=== Page excerpt ===

Pilots from the 388th and 419th Fighter Wings taxi F-35As on the runway in preparation for a combat power exercise Nov. 19, 2018, at Hill Air Force Base, Utah.
Cynthia Griggs
388th Fighter Wing, U.S. Air Force
Pilots from the 388th and 419th Fighter Wings taxi F-35As on the runway in preparation for a combat power exercise Nov. 19, 2018, at Hill Air Force Base, Utah.

Editor’s Note: The KUER Newsroom will soon discontinue both the AM and PM written news briefs. The audio will continue to be available in NPR One and in podcast form. The audio feed will soon be added to the KUER app as well.

=== Data ===

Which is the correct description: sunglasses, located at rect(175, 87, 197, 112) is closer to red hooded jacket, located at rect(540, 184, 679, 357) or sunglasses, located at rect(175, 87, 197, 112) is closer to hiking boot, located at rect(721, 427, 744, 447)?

===

» **Exercise instructions**
1. Copy the page excerpt from "Editor’s Note: The" through "app as well.", using "news summaries" wherever "news briefs" appears.
2. According to the page excerpt, on what date did the pilots taxi the F-35As at Hill Air Force Base?
3. Using the page excerpt, explain why the pilots from the 388th and 419th Fighter Wings were taxiing F-35As on the runway.

» **Solutions**
1.
Editor’s Note: The KUER Newsroom will soon discontinue both the AM and PM written news summaries. The audio will continue to be available in NPR One and in podcast form. The audio feed will soon be added to the KUER app as well.

2. Nov. 19, 2018.

3. They were taxiing the F-35As in preparation for a combat power exercise at Hill Air Force Base, Utah.